** Start **

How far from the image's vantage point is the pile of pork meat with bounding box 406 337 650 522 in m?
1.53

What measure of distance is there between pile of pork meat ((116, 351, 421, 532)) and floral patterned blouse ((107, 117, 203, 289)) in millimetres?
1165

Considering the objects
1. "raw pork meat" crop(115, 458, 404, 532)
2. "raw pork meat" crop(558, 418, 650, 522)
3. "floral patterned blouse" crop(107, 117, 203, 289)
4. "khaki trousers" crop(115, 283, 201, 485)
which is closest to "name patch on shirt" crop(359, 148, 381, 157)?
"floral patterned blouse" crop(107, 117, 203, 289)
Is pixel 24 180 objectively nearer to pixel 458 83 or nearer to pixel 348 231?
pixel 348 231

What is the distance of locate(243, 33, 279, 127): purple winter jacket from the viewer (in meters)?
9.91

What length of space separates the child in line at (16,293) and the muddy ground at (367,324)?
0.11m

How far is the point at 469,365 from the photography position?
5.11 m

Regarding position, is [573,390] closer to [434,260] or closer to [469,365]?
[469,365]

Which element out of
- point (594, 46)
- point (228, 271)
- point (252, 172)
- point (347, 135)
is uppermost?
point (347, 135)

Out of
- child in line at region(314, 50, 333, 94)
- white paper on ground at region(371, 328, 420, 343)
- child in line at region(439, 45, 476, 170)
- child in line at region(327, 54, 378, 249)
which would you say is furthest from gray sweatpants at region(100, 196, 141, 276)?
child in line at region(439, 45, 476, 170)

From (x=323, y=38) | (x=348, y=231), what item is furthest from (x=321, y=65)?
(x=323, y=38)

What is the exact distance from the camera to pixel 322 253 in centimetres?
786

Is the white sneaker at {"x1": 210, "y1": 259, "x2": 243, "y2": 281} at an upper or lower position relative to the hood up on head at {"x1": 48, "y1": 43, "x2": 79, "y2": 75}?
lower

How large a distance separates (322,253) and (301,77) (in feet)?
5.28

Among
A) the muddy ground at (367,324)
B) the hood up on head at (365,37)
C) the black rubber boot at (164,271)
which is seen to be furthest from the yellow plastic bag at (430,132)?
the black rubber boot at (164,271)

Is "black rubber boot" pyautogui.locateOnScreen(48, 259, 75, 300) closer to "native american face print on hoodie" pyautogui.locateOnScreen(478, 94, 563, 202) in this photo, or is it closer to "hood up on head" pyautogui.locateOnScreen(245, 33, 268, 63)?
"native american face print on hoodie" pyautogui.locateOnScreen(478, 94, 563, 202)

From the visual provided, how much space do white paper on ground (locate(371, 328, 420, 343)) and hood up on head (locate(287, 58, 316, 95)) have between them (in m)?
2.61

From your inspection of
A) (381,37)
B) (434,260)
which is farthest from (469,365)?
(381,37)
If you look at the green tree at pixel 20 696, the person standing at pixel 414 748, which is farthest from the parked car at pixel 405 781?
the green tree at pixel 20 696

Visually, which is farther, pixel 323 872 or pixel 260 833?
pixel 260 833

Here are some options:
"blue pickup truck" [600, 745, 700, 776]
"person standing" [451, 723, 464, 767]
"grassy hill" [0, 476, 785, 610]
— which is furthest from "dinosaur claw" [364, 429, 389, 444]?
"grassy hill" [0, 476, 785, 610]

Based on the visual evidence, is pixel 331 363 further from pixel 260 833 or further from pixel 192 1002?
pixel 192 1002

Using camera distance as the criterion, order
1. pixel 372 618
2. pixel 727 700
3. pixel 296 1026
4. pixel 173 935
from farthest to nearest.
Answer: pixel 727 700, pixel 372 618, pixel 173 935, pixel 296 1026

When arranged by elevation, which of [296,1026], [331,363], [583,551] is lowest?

** End **

* **WHAT IS EXPECTED**
Copy all of the lines above word for word, from the first to the last.

* **OUTPUT OF THE EXERCISE**
How far from the image's vantage point is the pile of pork meat with bounding box 406 337 650 522 in m?
1.53

What measure of distance is there between pile of pork meat ((116, 351, 421, 532)) and floral patterned blouse ((107, 117, 203, 289)) in millimetres?
1165

Considering the objects
1. "raw pork meat" crop(115, 458, 404, 532)
2. "raw pork meat" crop(558, 418, 650, 522)
3. "floral patterned blouse" crop(107, 117, 203, 289)
4. "khaki trousers" crop(115, 283, 201, 485)
which is closest to "name patch on shirt" crop(359, 148, 381, 157)?
"floral patterned blouse" crop(107, 117, 203, 289)
Is pixel 24 180 objectively nearer to pixel 458 83 or nearer to pixel 348 231?
pixel 348 231

What is the distance of locate(243, 33, 279, 127): purple winter jacket from the viewer (in meters)?
9.91

What length of space separates the child in line at (16,293) and the muddy ground at (367,324)?
0.11m

How far is the point at 469,365 from the photography position?
5.11 m

Regarding position, is [573,390] closer to [434,260] or closer to [469,365]?
[469,365]

Which element out of
- point (594, 46)
- point (228, 271)
- point (252, 172)
- point (347, 135)
is uppermost?
point (347, 135)

Out of
- child in line at region(314, 50, 333, 94)
- white paper on ground at region(371, 328, 420, 343)
- child in line at region(439, 45, 476, 170)
- child in line at region(327, 54, 378, 249)
which would you say is furthest from gray sweatpants at region(100, 196, 141, 276)?
child in line at region(439, 45, 476, 170)

From (x=323, y=38) | (x=348, y=231), what item is furthest from (x=321, y=65)?
(x=323, y=38)

What is the exact distance from the camera to pixel 322 253 in centimetres?
786

Is the white sneaker at {"x1": 210, "y1": 259, "x2": 243, "y2": 281} at an upper or lower position relative to the hood up on head at {"x1": 48, "y1": 43, "x2": 79, "y2": 75}?
lower

How large a distance separates (322,253) and (301,77) (in feet)?
5.28

Among
A) the muddy ground at (367,324)
B) the hood up on head at (365,37)
C) the black rubber boot at (164,271)
which is seen to be furthest from the yellow plastic bag at (430,132)?
the black rubber boot at (164,271)

Is "black rubber boot" pyautogui.locateOnScreen(48, 259, 75, 300) closer to "native american face print on hoodie" pyautogui.locateOnScreen(478, 94, 563, 202) in this photo, or is it closer to "hood up on head" pyautogui.locateOnScreen(245, 33, 268, 63)?
"native american face print on hoodie" pyautogui.locateOnScreen(478, 94, 563, 202)

From the visual provided, how much space do white paper on ground (locate(371, 328, 420, 343)) and hood up on head (locate(287, 58, 316, 95)) have between them (in m)?
2.61

From your inspection of
A) (381,37)
B) (434,260)
which is farthest from (469,365)?
(381,37)
If you look at the green tree at pixel 20 696, the person standing at pixel 414 748, which is farthest from the parked car at pixel 405 781?
the green tree at pixel 20 696

Visually, which is farther, pixel 323 872 or pixel 260 833?
pixel 260 833

Here are some options:
"blue pickup truck" [600, 745, 700, 776]
"person standing" [451, 723, 464, 767]
"grassy hill" [0, 476, 785, 610]
— which is furthest from "dinosaur claw" [364, 429, 389, 444]?
"grassy hill" [0, 476, 785, 610]

Based on the visual evidence, is pixel 331 363 further from pixel 260 833 or further from pixel 192 1002?
pixel 192 1002

Using camera distance as the criterion, order
1. pixel 372 618
2. pixel 727 700
3. pixel 296 1026
4. pixel 173 935
from farthest to nearest.
Answer: pixel 727 700, pixel 372 618, pixel 173 935, pixel 296 1026

When arranged by elevation, which of [296,1026], [331,363], [583,551] is lowest?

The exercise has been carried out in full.